Media hora después llamaba a la puerta. Leticia lo vio y hasta se alegró, aún resentida con su abuela.

—¿Qué tal todo? —él se sentó junto a ella—. ¿El cole no te cansa?

—No —respondió Leticia—. Ingresaron a mamá. Y la abuela no quiere ir a verla —se quejó.

—Seguro que no pueden visitarla todavía. Pero yo te invito a pasear. Podemos ir al parque, tomar helado, al cine…

—¿En serio? —se ilusionó la niña.

Mientras, María preparaba la maleta de Leticia. Al salir, le entregó la bolsa a Álvaro. Ellos se fueron, y ella se dirigió al tanatorio. Había tantos trámites…

La organización del entierro la dejó hecha polvo. Al anochecer, apenas podía tenerse en pie. Ni siquiera le quedaban lágrimas. Y un dolor en el pecho la ahogaba. *”Solo resistir. No derrumbarme”*, se repetía, tomando pastilla tras pastilla.

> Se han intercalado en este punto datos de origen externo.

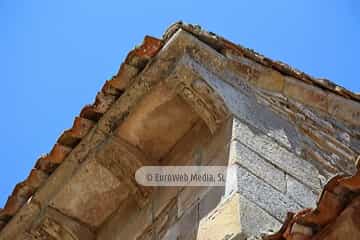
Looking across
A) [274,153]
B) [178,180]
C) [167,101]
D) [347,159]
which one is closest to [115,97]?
[167,101]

Después del funeral, Álvaro llamó por la tarde para preguntar cuándo llevaría a Leticia.

—¿Ya te ha cansado? —quiso ser sarcástica María, pero sonó a queja.

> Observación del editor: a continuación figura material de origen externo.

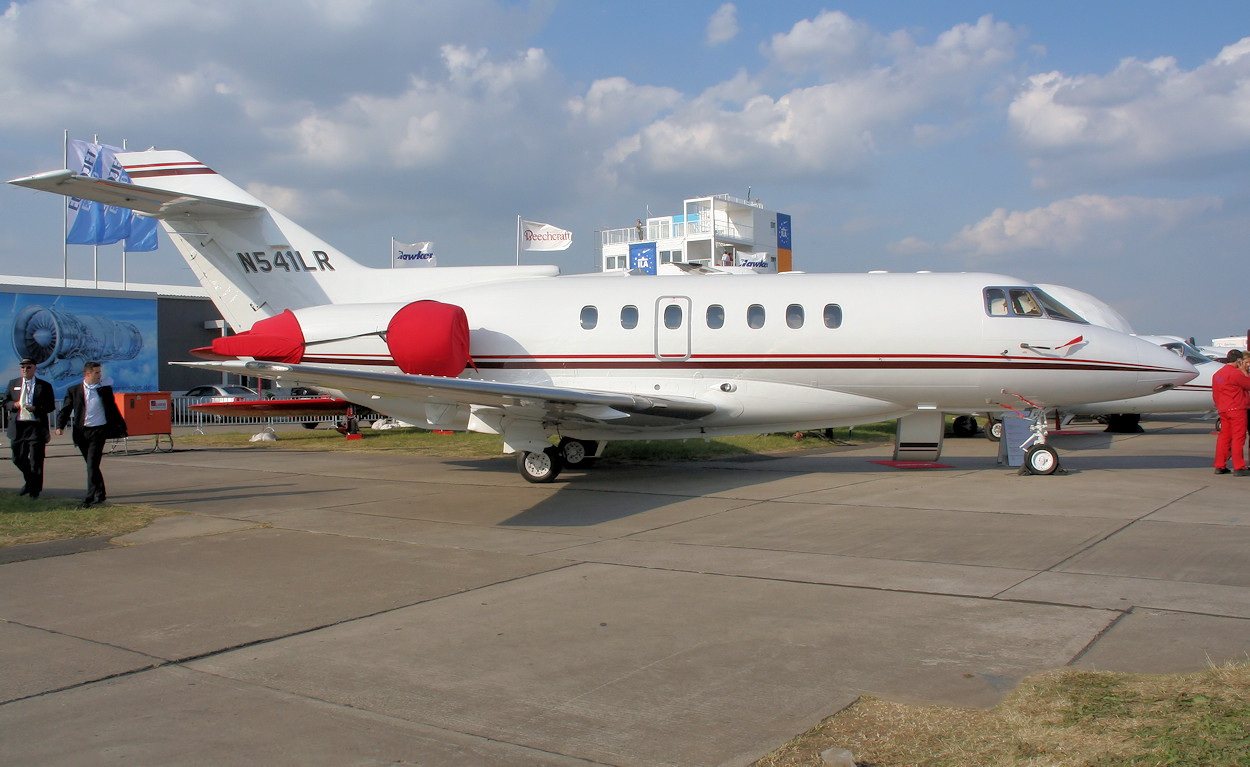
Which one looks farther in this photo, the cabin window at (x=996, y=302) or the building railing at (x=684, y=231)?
the building railing at (x=684, y=231)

—Echa de menos su casa. Llegamos pronto. Necesito hablar contigo.

El corazón le dio un vuelto. *”¿Qué más? ¿Qué desgracia esperar?”*. Se obligó a levantarse, puso la tetera al fuego, sacó del frigo los restos del banquete fúnebre —embutidos, tortilla— y dejó en la mesa una botella de coñac medio llena. Que brindara, al menos.

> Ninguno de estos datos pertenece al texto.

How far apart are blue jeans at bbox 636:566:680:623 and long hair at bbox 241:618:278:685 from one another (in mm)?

Al ver a Leticia, rompió a llorar. ¡Cuánto la había extrañado! La niña se abrazó a ella.

—Vamos, hice tortilla y hay chocolate caliente.

Se sentaron a la mesa. Álvaro agarró la botella y sirvió hasta el borde. Quiso brindar, pero un gesto de María lo detuvo. Bebió del tirón, sin derramar ni gota. Luego, la abuela pidió a Leticia que se fuera a su cuarto; tenían que hablar con papá. La niña salió refunfuñando, y María cerró la puerta.

—¿Qué querías decirme? —preguntó, exhausta.

—No me mire así, María. Solo quiero ayudar.

—Con la ayuda que brindaste, mi hija no aguantó —replicó ella, amarga.

—No me culpe de todo. Su hija tampoco era un ángel —levantó la voz.

—Baja la voz —le espetó—. Ve al grano. Y no te atrevas a nombrarla.

—Vale —él bebió otra copa, sin inmutarse—. Le diré por qué vine. Leticia es pequeña, y usted ya mayor. Si alguien se entera de que su madre murió, la sacarán de aquí.

—¿Tú piensas decirlo? —saltó María.

—Usted no está para cuidarla. ¿Y a mí? Soy su padre, sano y fuerte.

—¿Qué propones? —La oscuridad nubló su vista, el corazón latía a descompás. Solo quería acabar y descansar.

—Yo no tengo casa. Voy de un lado a otro.

——Pues vente a vivir aquí —contestó María con firmeza, mirándolo a los ojos—, pero bajo una condición: si alguna vez vuelves a fallarle a Leticia como le fallaste a su madre, te aseguro que ni Dios tendrá piedad de ti.